[[ Given text, beginning ]]

It's believed that the technologies could capture approximately 95% of carbon dioxide emissions generated by natural gas power plants, waste-to-energy power plants and industrial applications. The release stated that the funded projects are crucial to the Biden-Harris administration's goal of having a carbon pollution-free power sector by 2035, as well as a net-zero greenhouse gas economy by 2050.
“Carbon capture technology plays an enormously important role in helping to achieve the deep carbon reductions we need as our energy and industrial sectors transition to net-zero emissions,” FECM Assistant Secretary Brad Crabtree said. “Today’s investment will support the technological advancement and cost reductions required for widescale deployment.”
The projects will be overseen by the DOE's National Energy Technology Laboratory, and will develop and test carbon capture materials, equipment and processes for use in natural gas combined cycle, waste-to-energy power generation and the industrial sector. Additional projects will fund studies focused on the potential integration of industrial plants and NGCC power plants with carbon capture systems.
This most recent round of funding, alongside projects announced in October, bring FECM's investment total to $76 million dispersed among 22 projects related to the decarbonization of existing infrastructure. This is done through the entire process, from the research stage to the deployment stage.
The goal of the FECM is to decarbonize power generation and industrial production, as well as to remove carbon dioxide from the atmosphere and lessen and manage the environmental damage done by fossil fuel production and usage. Areas of top priority include carbon capture, carbon conversion, carbon dioxide removal, transport and storage, hydrogen production with carbon management, methane emission reduction and critical minerals production.

[[ Given text, end ]]
[[ Records, beginning ]]

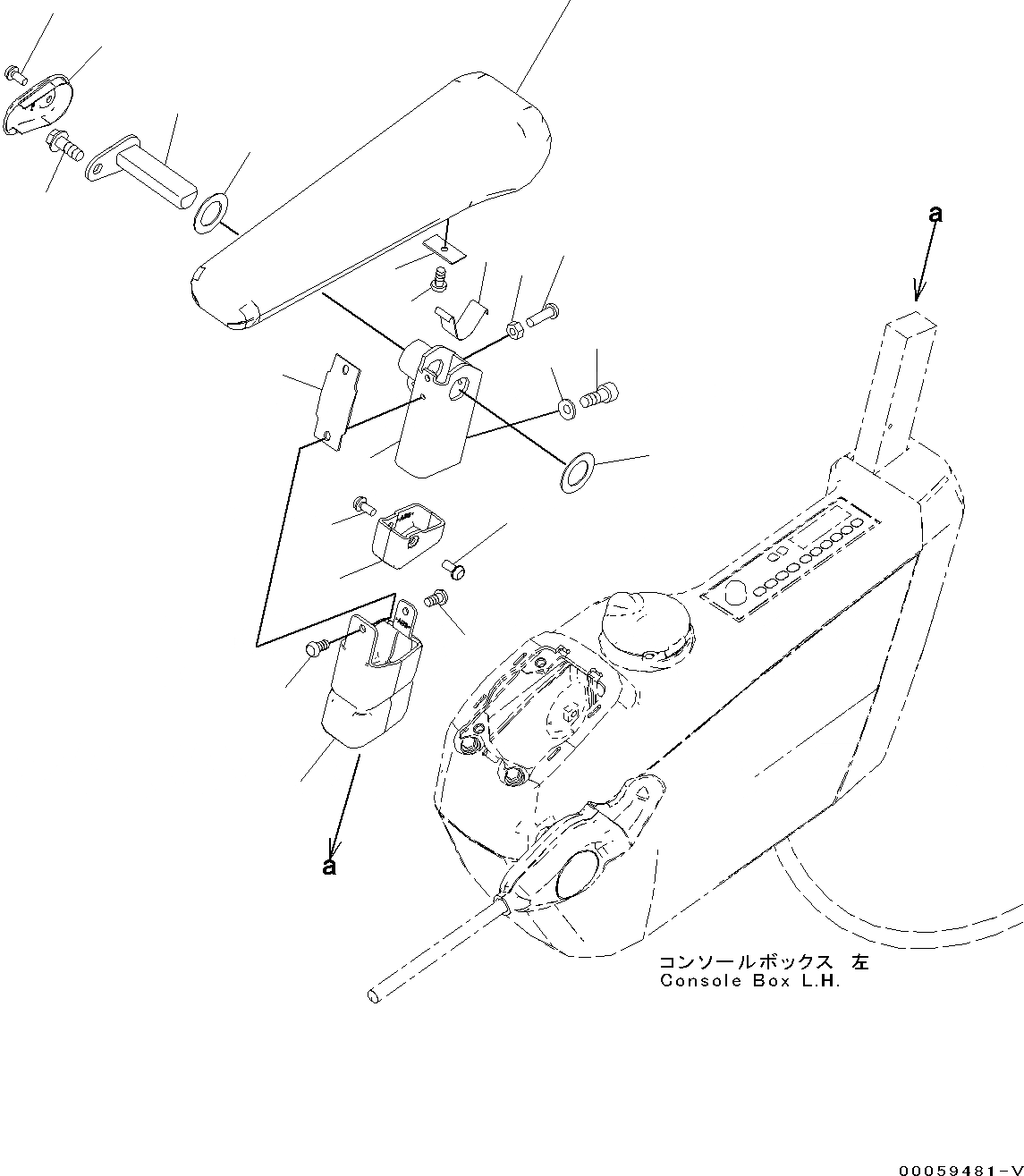 a

a

コンソールボックス 左
Console Box L.H.

00059481-V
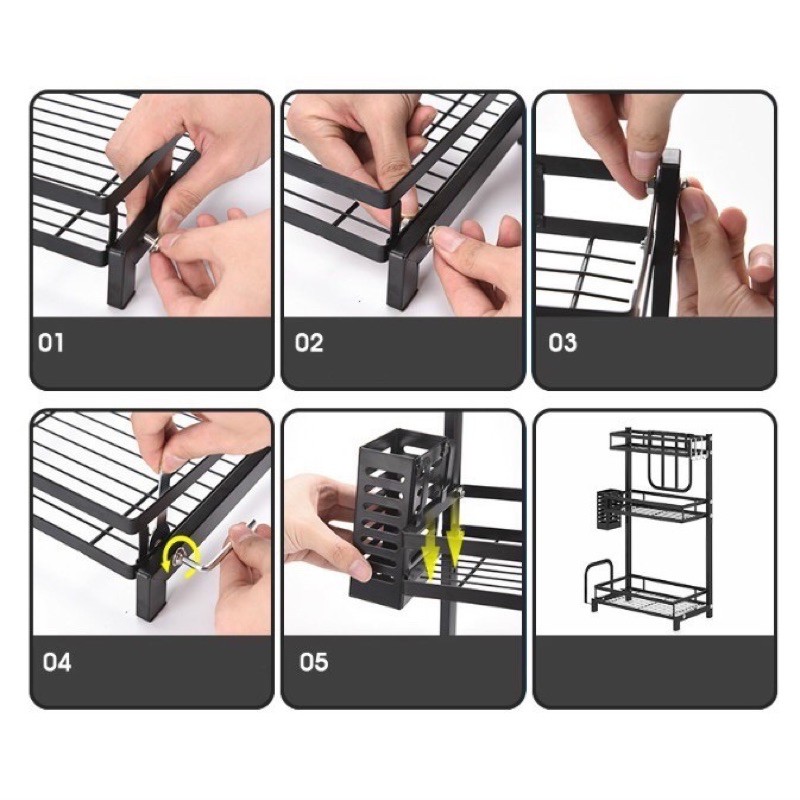 01

02

03

04

05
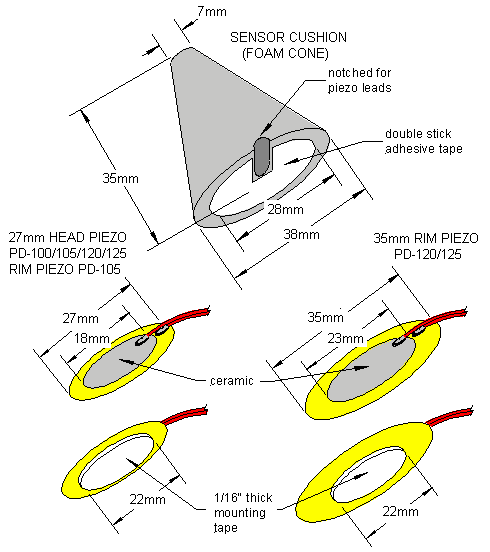 7mm

SENSOR CUSHION
(FOAM CONE)

notched for
piezo leads

double stick
adhesive tape

35mm

28mm

38mm

27mm HEAD PIEZO
PD-100/105/120/125
RIM PIEZO PD-105

35mm RIM PIEZO
PD-120/125

27mm

18mm

35mm

23mm

ceramic

22mm

1/16" thick
mounting
tape

22mm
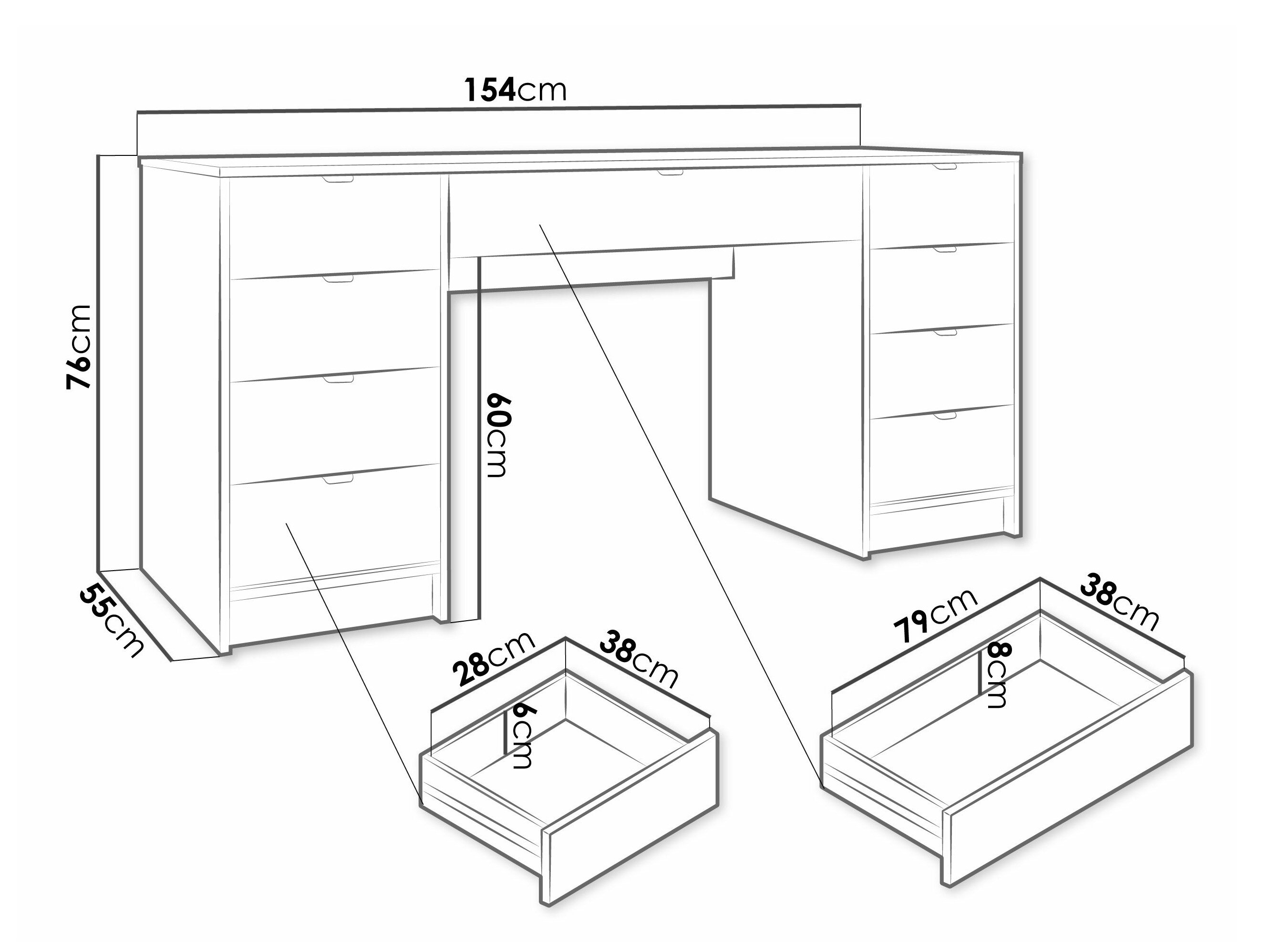 154cm

76cm

60cm

55cm

28cm

38cm

6cm

79cm

38cm

8cm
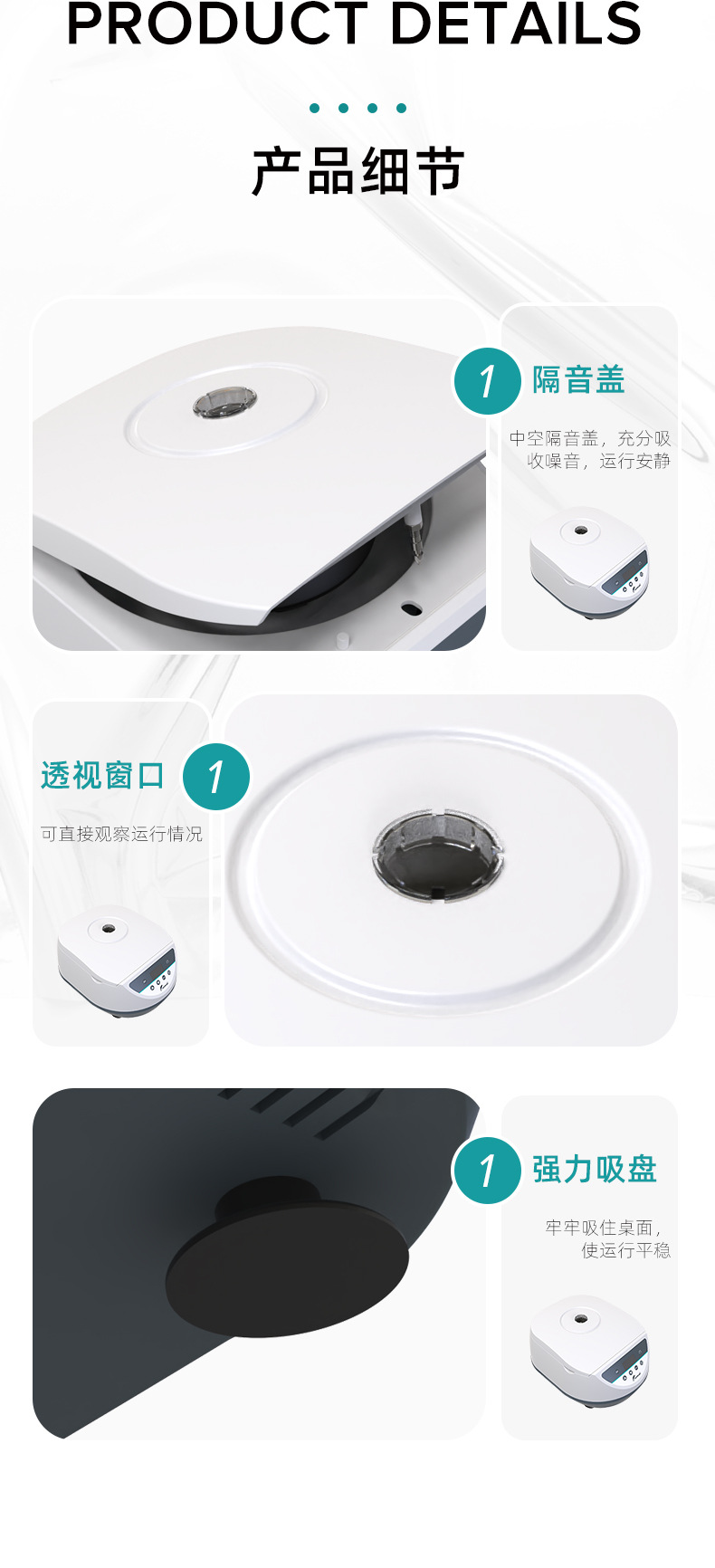 PRODUCT DETAILS

产品细节

1 隔音盖

中空隔音盖，充分吸收噪音，运行安静

透视窗口 1

可直接观察运行情况

1 强力吸盘

牢牢吸住桌面，使运行平稳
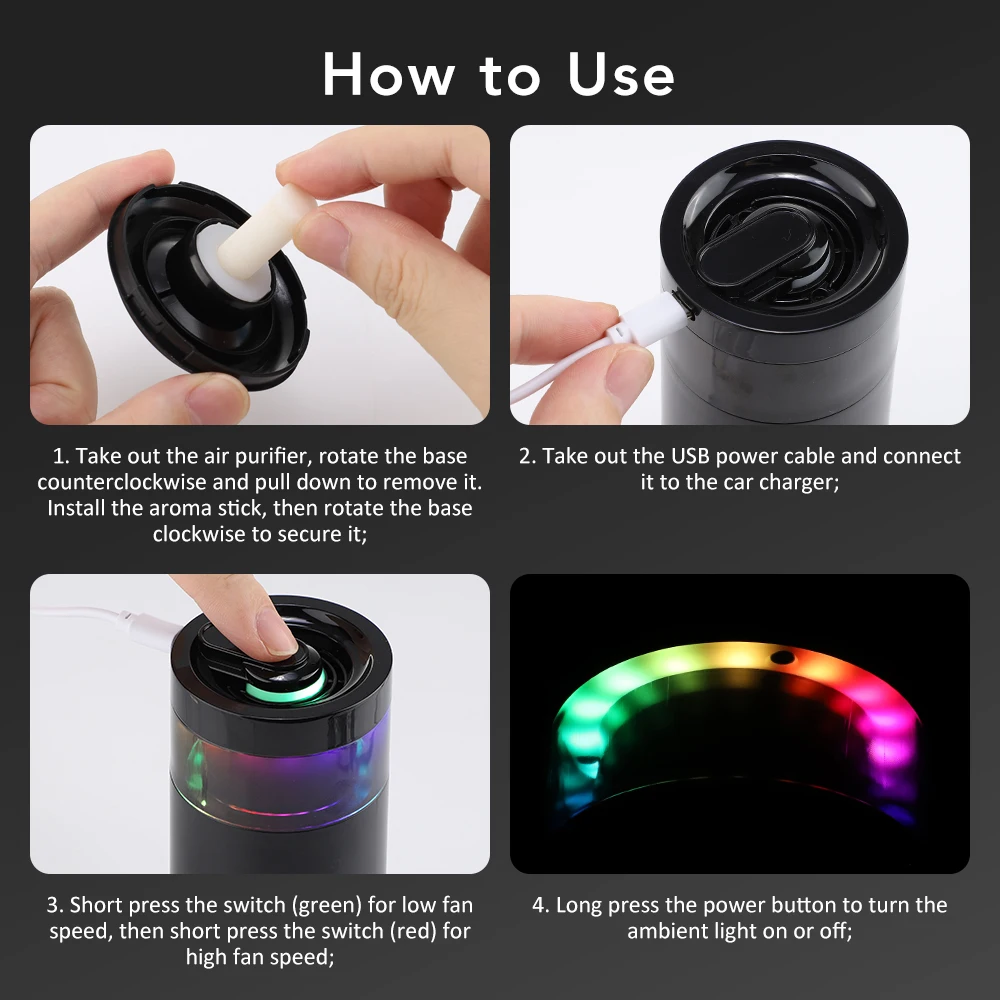 How to Use

1. Take out the air purifier, rotate the base counterclockwise and pull down to remove it. Install the aroma stick, then rotate the base clockwise to secure it;

2. Take out the USB power cable and connect it to the car charger;

3. Short press the switch (green) for low fan speed, then short press the switch (red) for high fan speed;

4. Long press the power button to turn the ambient light on or off;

[[ Records, end ]]

From the text on carbon capture funding, list every source of carbon dioxide emissions that the technologies are said to be able to capture about 95% of.

- Natural gas power plants
- Waste-to-energy power plants
- Industrial applications